-- PODANY TEKST --
▶

Wspomnienia

Relacja z regat Bitwa o Gotland ’21 #1

Prawie jak przed świętami. Sprzątanie, czyszczenie, odkurzanie i wynoszenie zbędnych gratów. Pół kontenera 20. stopowego ledwo wystarczyło. Mimo, że to widziałem i z pomocą wszystkich z serwisu to wynosiłem, dalej nie wierzę ile tego było na jachcie. To samo przerabiają chyba wszyscy, którzy się gdzieś przeprowadzają.

Późnym południem przestawiłem jacht do bazy regat w #marinaprzełom. Moją ulubioną keją musiałem się w tym roku podzielić z Rysiem Drzymalskim. Może być. Nowy jacht Rysia Konsal2 wygląda pięknie i zadziornie.
Wydaje się, że organizatorzy czyhali za rogiem, bo nie zdążyłem założyć szpringów, a już wołali do biura regat i na sesję fotograficzną na ściance.
Udekorowałem się w bardzo ładną kurtkę od organizatorów, która na tych regatach nazywana jest kolczugą. Nie wiem jak to jest, ale z roku na rok muszę dokładać Xów na metce. Tłumaczę sobie, że to pewnie ten downsizing handlowców, czyli niby masło to samo, a gramatura niższa. Tyle, że tutaj trochę odwrotnie. Niby dużo Xów, a jakoś coraz ciaśniej. Krawiecki spisek. Nic innego.

◀

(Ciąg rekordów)

▶

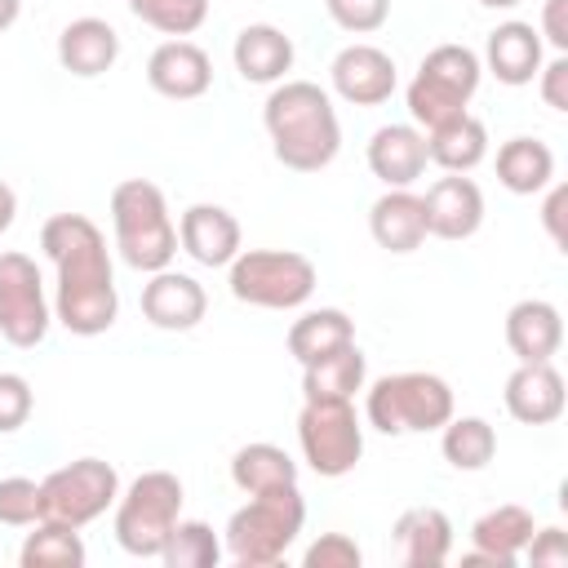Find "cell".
<instances>
[{
	"instance_id": "obj_1",
	"label": "cell",
	"mask_w": 568,
	"mask_h": 568,
	"mask_svg": "<svg viewBox=\"0 0 568 568\" xmlns=\"http://www.w3.org/2000/svg\"><path fill=\"white\" fill-rule=\"evenodd\" d=\"M40 248L58 266L53 315L75 337H98L120 315L115 271L106 253V235L84 213H53L40 226Z\"/></svg>"
},
{
	"instance_id": "obj_2",
	"label": "cell",
	"mask_w": 568,
	"mask_h": 568,
	"mask_svg": "<svg viewBox=\"0 0 568 568\" xmlns=\"http://www.w3.org/2000/svg\"><path fill=\"white\" fill-rule=\"evenodd\" d=\"M262 124L271 133V151L293 173H320L342 151V124L328 89L315 80H284L271 89L262 106Z\"/></svg>"
},
{
	"instance_id": "obj_3",
	"label": "cell",
	"mask_w": 568,
	"mask_h": 568,
	"mask_svg": "<svg viewBox=\"0 0 568 568\" xmlns=\"http://www.w3.org/2000/svg\"><path fill=\"white\" fill-rule=\"evenodd\" d=\"M306 524V501L297 484L253 493L231 519H226V555L240 568H271L288 555Z\"/></svg>"
},
{
	"instance_id": "obj_4",
	"label": "cell",
	"mask_w": 568,
	"mask_h": 568,
	"mask_svg": "<svg viewBox=\"0 0 568 568\" xmlns=\"http://www.w3.org/2000/svg\"><path fill=\"white\" fill-rule=\"evenodd\" d=\"M111 226L115 248L133 271H164L178 253V226L169 217V200L146 178H124L111 191Z\"/></svg>"
},
{
	"instance_id": "obj_5",
	"label": "cell",
	"mask_w": 568,
	"mask_h": 568,
	"mask_svg": "<svg viewBox=\"0 0 568 568\" xmlns=\"http://www.w3.org/2000/svg\"><path fill=\"white\" fill-rule=\"evenodd\" d=\"M231 297L262 311H297L311 302L320 275L306 253L293 248H240L226 266Z\"/></svg>"
},
{
	"instance_id": "obj_6",
	"label": "cell",
	"mask_w": 568,
	"mask_h": 568,
	"mask_svg": "<svg viewBox=\"0 0 568 568\" xmlns=\"http://www.w3.org/2000/svg\"><path fill=\"white\" fill-rule=\"evenodd\" d=\"M479 75H484V62H479L475 49H466V44H435L422 58V67H417V75H413V84L404 93L413 124L422 133H430V129L466 115V102L475 98Z\"/></svg>"
},
{
	"instance_id": "obj_7",
	"label": "cell",
	"mask_w": 568,
	"mask_h": 568,
	"mask_svg": "<svg viewBox=\"0 0 568 568\" xmlns=\"http://www.w3.org/2000/svg\"><path fill=\"white\" fill-rule=\"evenodd\" d=\"M364 417L382 435L439 430L453 417V386L439 373H386L368 386Z\"/></svg>"
},
{
	"instance_id": "obj_8",
	"label": "cell",
	"mask_w": 568,
	"mask_h": 568,
	"mask_svg": "<svg viewBox=\"0 0 568 568\" xmlns=\"http://www.w3.org/2000/svg\"><path fill=\"white\" fill-rule=\"evenodd\" d=\"M178 519H182V479L173 470H142L115 497V541L133 559H160Z\"/></svg>"
},
{
	"instance_id": "obj_9",
	"label": "cell",
	"mask_w": 568,
	"mask_h": 568,
	"mask_svg": "<svg viewBox=\"0 0 568 568\" xmlns=\"http://www.w3.org/2000/svg\"><path fill=\"white\" fill-rule=\"evenodd\" d=\"M297 444L315 475L342 479L364 457V426L351 399H306L297 413Z\"/></svg>"
},
{
	"instance_id": "obj_10",
	"label": "cell",
	"mask_w": 568,
	"mask_h": 568,
	"mask_svg": "<svg viewBox=\"0 0 568 568\" xmlns=\"http://www.w3.org/2000/svg\"><path fill=\"white\" fill-rule=\"evenodd\" d=\"M115 497H120L115 466L102 457H75L40 479V519L84 528L98 515H106V506H115Z\"/></svg>"
},
{
	"instance_id": "obj_11",
	"label": "cell",
	"mask_w": 568,
	"mask_h": 568,
	"mask_svg": "<svg viewBox=\"0 0 568 568\" xmlns=\"http://www.w3.org/2000/svg\"><path fill=\"white\" fill-rule=\"evenodd\" d=\"M49 324L53 315H49L40 266L27 253L4 248L0 253V337L18 351H31L44 342Z\"/></svg>"
},
{
	"instance_id": "obj_12",
	"label": "cell",
	"mask_w": 568,
	"mask_h": 568,
	"mask_svg": "<svg viewBox=\"0 0 568 568\" xmlns=\"http://www.w3.org/2000/svg\"><path fill=\"white\" fill-rule=\"evenodd\" d=\"M328 80H333V93L351 106H382L399 75H395V58L377 44H346L333 67H328Z\"/></svg>"
},
{
	"instance_id": "obj_13",
	"label": "cell",
	"mask_w": 568,
	"mask_h": 568,
	"mask_svg": "<svg viewBox=\"0 0 568 568\" xmlns=\"http://www.w3.org/2000/svg\"><path fill=\"white\" fill-rule=\"evenodd\" d=\"M532 528H537V519H532L528 506H515V501L493 506V510H484V515L470 524V550L462 555V564H466V568H479V564H488V568H510V564L524 555Z\"/></svg>"
},
{
	"instance_id": "obj_14",
	"label": "cell",
	"mask_w": 568,
	"mask_h": 568,
	"mask_svg": "<svg viewBox=\"0 0 568 568\" xmlns=\"http://www.w3.org/2000/svg\"><path fill=\"white\" fill-rule=\"evenodd\" d=\"M426 209V235L439 240H470L484 226V191L466 173H444L422 195Z\"/></svg>"
},
{
	"instance_id": "obj_15",
	"label": "cell",
	"mask_w": 568,
	"mask_h": 568,
	"mask_svg": "<svg viewBox=\"0 0 568 568\" xmlns=\"http://www.w3.org/2000/svg\"><path fill=\"white\" fill-rule=\"evenodd\" d=\"M146 84L160 93V98H173V102H191V98H204L209 84H213V62L209 53L195 44V40H164L151 49L146 58Z\"/></svg>"
},
{
	"instance_id": "obj_16",
	"label": "cell",
	"mask_w": 568,
	"mask_h": 568,
	"mask_svg": "<svg viewBox=\"0 0 568 568\" xmlns=\"http://www.w3.org/2000/svg\"><path fill=\"white\" fill-rule=\"evenodd\" d=\"M209 311V297H204V284L195 275H182V271H151V280L142 284V315L164 328V333H186L204 320Z\"/></svg>"
},
{
	"instance_id": "obj_17",
	"label": "cell",
	"mask_w": 568,
	"mask_h": 568,
	"mask_svg": "<svg viewBox=\"0 0 568 568\" xmlns=\"http://www.w3.org/2000/svg\"><path fill=\"white\" fill-rule=\"evenodd\" d=\"M506 413L524 426H550L564 417V404H568V390H564V377L550 359L541 364H519L510 377H506Z\"/></svg>"
},
{
	"instance_id": "obj_18",
	"label": "cell",
	"mask_w": 568,
	"mask_h": 568,
	"mask_svg": "<svg viewBox=\"0 0 568 568\" xmlns=\"http://www.w3.org/2000/svg\"><path fill=\"white\" fill-rule=\"evenodd\" d=\"M178 244L200 262V266H231V257L240 253L244 235L231 209L222 204H191L178 222Z\"/></svg>"
},
{
	"instance_id": "obj_19",
	"label": "cell",
	"mask_w": 568,
	"mask_h": 568,
	"mask_svg": "<svg viewBox=\"0 0 568 568\" xmlns=\"http://www.w3.org/2000/svg\"><path fill=\"white\" fill-rule=\"evenodd\" d=\"M506 346L519 364H541L555 359L564 346V315L546 297H524L506 311Z\"/></svg>"
},
{
	"instance_id": "obj_20",
	"label": "cell",
	"mask_w": 568,
	"mask_h": 568,
	"mask_svg": "<svg viewBox=\"0 0 568 568\" xmlns=\"http://www.w3.org/2000/svg\"><path fill=\"white\" fill-rule=\"evenodd\" d=\"M426 133L417 124H382L368 138V169L386 186H413L426 173Z\"/></svg>"
},
{
	"instance_id": "obj_21",
	"label": "cell",
	"mask_w": 568,
	"mask_h": 568,
	"mask_svg": "<svg viewBox=\"0 0 568 568\" xmlns=\"http://www.w3.org/2000/svg\"><path fill=\"white\" fill-rule=\"evenodd\" d=\"M115 58H120V31L106 18H75L58 31V62L80 80L106 75Z\"/></svg>"
},
{
	"instance_id": "obj_22",
	"label": "cell",
	"mask_w": 568,
	"mask_h": 568,
	"mask_svg": "<svg viewBox=\"0 0 568 568\" xmlns=\"http://www.w3.org/2000/svg\"><path fill=\"white\" fill-rule=\"evenodd\" d=\"M390 537L408 568H439L453 555V519L439 506H408L395 519Z\"/></svg>"
},
{
	"instance_id": "obj_23",
	"label": "cell",
	"mask_w": 568,
	"mask_h": 568,
	"mask_svg": "<svg viewBox=\"0 0 568 568\" xmlns=\"http://www.w3.org/2000/svg\"><path fill=\"white\" fill-rule=\"evenodd\" d=\"M484 67L510 89L532 84V75L541 71V36H537V27L519 22V18L497 22L488 31V44H484Z\"/></svg>"
},
{
	"instance_id": "obj_24",
	"label": "cell",
	"mask_w": 568,
	"mask_h": 568,
	"mask_svg": "<svg viewBox=\"0 0 568 568\" xmlns=\"http://www.w3.org/2000/svg\"><path fill=\"white\" fill-rule=\"evenodd\" d=\"M368 231H373L377 248H386V253L422 248V240H426L422 195H413L408 186H386V195H377L368 209Z\"/></svg>"
},
{
	"instance_id": "obj_25",
	"label": "cell",
	"mask_w": 568,
	"mask_h": 568,
	"mask_svg": "<svg viewBox=\"0 0 568 568\" xmlns=\"http://www.w3.org/2000/svg\"><path fill=\"white\" fill-rule=\"evenodd\" d=\"M231 62L248 84H280L293 71V40L271 22H248L231 44Z\"/></svg>"
},
{
	"instance_id": "obj_26",
	"label": "cell",
	"mask_w": 568,
	"mask_h": 568,
	"mask_svg": "<svg viewBox=\"0 0 568 568\" xmlns=\"http://www.w3.org/2000/svg\"><path fill=\"white\" fill-rule=\"evenodd\" d=\"M364 351L355 342L302 364V399H355V390H364Z\"/></svg>"
},
{
	"instance_id": "obj_27",
	"label": "cell",
	"mask_w": 568,
	"mask_h": 568,
	"mask_svg": "<svg viewBox=\"0 0 568 568\" xmlns=\"http://www.w3.org/2000/svg\"><path fill=\"white\" fill-rule=\"evenodd\" d=\"M426 155L444 173H470V169H479L484 155H488V129H484V120L466 111V115L430 129L426 133Z\"/></svg>"
},
{
	"instance_id": "obj_28",
	"label": "cell",
	"mask_w": 568,
	"mask_h": 568,
	"mask_svg": "<svg viewBox=\"0 0 568 568\" xmlns=\"http://www.w3.org/2000/svg\"><path fill=\"white\" fill-rule=\"evenodd\" d=\"M497 182L510 195H537L555 182V151L537 138H510L497 146Z\"/></svg>"
},
{
	"instance_id": "obj_29",
	"label": "cell",
	"mask_w": 568,
	"mask_h": 568,
	"mask_svg": "<svg viewBox=\"0 0 568 568\" xmlns=\"http://www.w3.org/2000/svg\"><path fill=\"white\" fill-rule=\"evenodd\" d=\"M284 342H288V355H293L297 364H311V359H320V355H328V351L355 342V324H351L346 311L320 306V311H302V315L288 324V337H284Z\"/></svg>"
},
{
	"instance_id": "obj_30",
	"label": "cell",
	"mask_w": 568,
	"mask_h": 568,
	"mask_svg": "<svg viewBox=\"0 0 568 568\" xmlns=\"http://www.w3.org/2000/svg\"><path fill=\"white\" fill-rule=\"evenodd\" d=\"M231 479L240 493H266V488H284V484H297V462L280 448V444H244L235 457H231Z\"/></svg>"
},
{
	"instance_id": "obj_31",
	"label": "cell",
	"mask_w": 568,
	"mask_h": 568,
	"mask_svg": "<svg viewBox=\"0 0 568 568\" xmlns=\"http://www.w3.org/2000/svg\"><path fill=\"white\" fill-rule=\"evenodd\" d=\"M36 532H27L18 564L22 568H80L84 564V541L80 528L58 524V519H36Z\"/></svg>"
},
{
	"instance_id": "obj_32",
	"label": "cell",
	"mask_w": 568,
	"mask_h": 568,
	"mask_svg": "<svg viewBox=\"0 0 568 568\" xmlns=\"http://www.w3.org/2000/svg\"><path fill=\"white\" fill-rule=\"evenodd\" d=\"M439 430V453L453 470H484L497 457V430L484 417H448Z\"/></svg>"
},
{
	"instance_id": "obj_33",
	"label": "cell",
	"mask_w": 568,
	"mask_h": 568,
	"mask_svg": "<svg viewBox=\"0 0 568 568\" xmlns=\"http://www.w3.org/2000/svg\"><path fill=\"white\" fill-rule=\"evenodd\" d=\"M160 559L169 568H217L222 541L204 519H178L169 541H164V550H160Z\"/></svg>"
},
{
	"instance_id": "obj_34",
	"label": "cell",
	"mask_w": 568,
	"mask_h": 568,
	"mask_svg": "<svg viewBox=\"0 0 568 568\" xmlns=\"http://www.w3.org/2000/svg\"><path fill=\"white\" fill-rule=\"evenodd\" d=\"M129 13L160 36H195L209 18V0H129Z\"/></svg>"
},
{
	"instance_id": "obj_35",
	"label": "cell",
	"mask_w": 568,
	"mask_h": 568,
	"mask_svg": "<svg viewBox=\"0 0 568 568\" xmlns=\"http://www.w3.org/2000/svg\"><path fill=\"white\" fill-rule=\"evenodd\" d=\"M40 519V484L27 475L0 479V524L9 528H31Z\"/></svg>"
},
{
	"instance_id": "obj_36",
	"label": "cell",
	"mask_w": 568,
	"mask_h": 568,
	"mask_svg": "<svg viewBox=\"0 0 568 568\" xmlns=\"http://www.w3.org/2000/svg\"><path fill=\"white\" fill-rule=\"evenodd\" d=\"M324 9L351 36H373L390 18V0H324Z\"/></svg>"
},
{
	"instance_id": "obj_37",
	"label": "cell",
	"mask_w": 568,
	"mask_h": 568,
	"mask_svg": "<svg viewBox=\"0 0 568 568\" xmlns=\"http://www.w3.org/2000/svg\"><path fill=\"white\" fill-rule=\"evenodd\" d=\"M36 408V395H31V382L22 373H0V435H13L27 426Z\"/></svg>"
},
{
	"instance_id": "obj_38",
	"label": "cell",
	"mask_w": 568,
	"mask_h": 568,
	"mask_svg": "<svg viewBox=\"0 0 568 568\" xmlns=\"http://www.w3.org/2000/svg\"><path fill=\"white\" fill-rule=\"evenodd\" d=\"M359 559H364V550H359L355 537H346V532H324V537L311 541L306 555H302L306 568H359Z\"/></svg>"
},
{
	"instance_id": "obj_39",
	"label": "cell",
	"mask_w": 568,
	"mask_h": 568,
	"mask_svg": "<svg viewBox=\"0 0 568 568\" xmlns=\"http://www.w3.org/2000/svg\"><path fill=\"white\" fill-rule=\"evenodd\" d=\"M524 555H528L537 568H564V564H568V532H564V528H532Z\"/></svg>"
},
{
	"instance_id": "obj_40",
	"label": "cell",
	"mask_w": 568,
	"mask_h": 568,
	"mask_svg": "<svg viewBox=\"0 0 568 568\" xmlns=\"http://www.w3.org/2000/svg\"><path fill=\"white\" fill-rule=\"evenodd\" d=\"M564 209H568V186H564V182H550V195H546V204H541V226H546V235H550L555 248H568Z\"/></svg>"
},
{
	"instance_id": "obj_41",
	"label": "cell",
	"mask_w": 568,
	"mask_h": 568,
	"mask_svg": "<svg viewBox=\"0 0 568 568\" xmlns=\"http://www.w3.org/2000/svg\"><path fill=\"white\" fill-rule=\"evenodd\" d=\"M537 75H541V102H546L550 111H568V58L559 53V58L546 62Z\"/></svg>"
},
{
	"instance_id": "obj_42",
	"label": "cell",
	"mask_w": 568,
	"mask_h": 568,
	"mask_svg": "<svg viewBox=\"0 0 568 568\" xmlns=\"http://www.w3.org/2000/svg\"><path fill=\"white\" fill-rule=\"evenodd\" d=\"M537 36H546L559 53L568 49V0H546V4H541V27H537Z\"/></svg>"
},
{
	"instance_id": "obj_43",
	"label": "cell",
	"mask_w": 568,
	"mask_h": 568,
	"mask_svg": "<svg viewBox=\"0 0 568 568\" xmlns=\"http://www.w3.org/2000/svg\"><path fill=\"white\" fill-rule=\"evenodd\" d=\"M13 217H18V195H13V186L0 182V235L13 226Z\"/></svg>"
},
{
	"instance_id": "obj_44",
	"label": "cell",
	"mask_w": 568,
	"mask_h": 568,
	"mask_svg": "<svg viewBox=\"0 0 568 568\" xmlns=\"http://www.w3.org/2000/svg\"><path fill=\"white\" fill-rule=\"evenodd\" d=\"M18 13H22V0H0V31H9L18 22Z\"/></svg>"
},
{
	"instance_id": "obj_45",
	"label": "cell",
	"mask_w": 568,
	"mask_h": 568,
	"mask_svg": "<svg viewBox=\"0 0 568 568\" xmlns=\"http://www.w3.org/2000/svg\"><path fill=\"white\" fill-rule=\"evenodd\" d=\"M479 4H484V9H515L519 0H479Z\"/></svg>"
}]
</instances>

◀

-- ZADANIA DO WYKONANIA --
A - Odpowiedz krótko na pytania dotyczące relacji z regat:
(i) Jaka część 20-stopowego kontenera ledwo wystarczyła na zbędne graty z jachtu?
(ii) Z kim trzeba było w tym roku dzielić ulubioną keję?
(iii) Jak na tych regatach nazywa się kurtkę od organizatorów?
B - Kontynuuj relację z regat Bitwa o Gotland ’21, zaczynając od miejsca po jej ostatnim zdaniu.

-- ODPOWIEDZI DO ZADAŃ --
A -
(i) Pół kontenera.
(ii) Z Rysiem Drzymalskim.
(iii) Kolczugą.

B -
Jedzenie, ubrania i trochę innych drobiazgów trafia do szafek i lodówki. Sporo znajomych twarzy przewija się przez keję i pokład. Powtarza się pytanie – jak się czuję przed startem? Niby proste, a ja nie potrafię na nie odpowiedzieć. Nie wiem. Naprawdę nie wiem. Rutyna? Nie! Broń Panie Boże! Tylko nie rutyna!
Wieczorna odprawa dla zawodników całkiem gwarna. Dobrze, że prowadzący miał nagłośnienie, bo tłum jakby nie mógł się nagadać.
Trasa bez zmian. Zasady komunikacji też takie same. Prognoza pogody prawie taka sama jak w ubiegłym roku. Prawie.
Na zakończenie opowieści jak to się wyż z niżem przepychają, padają słowa, które rozwalają mi cały plan regat. “W tym roku, to może być problem ze sprawdzalnością prognozy pogody.” Wokół Bałtyku nie będzie tańczyła jedna para wyżowo – niżowa, ale będzie ich więcej. Taki układ może zatem jeszcze namieszać. Oby nie na początku. Później tak. Niech ta pogoda coś zrobi, bo na razie, na środę zapowiada flauciarsko, a tego szesnastonowy Blue Horizon nie lubi.
Start jutro, w samo południe. Wejdźcie na stronę organizatora, bo oprócz trakingu, ma on jeszcze inne atrakcje dla obserwatorów. Możecie pożeglować wokół Gotlandii w regatach wirtualnych. Jest też inicjatywa charytatywna. Wszystko tam sobie doczytacie.
Na dzisiaj starczy. Marzy mi się tylko, aby można się było wyspać na zapas.
Do zobaczenia na starcie!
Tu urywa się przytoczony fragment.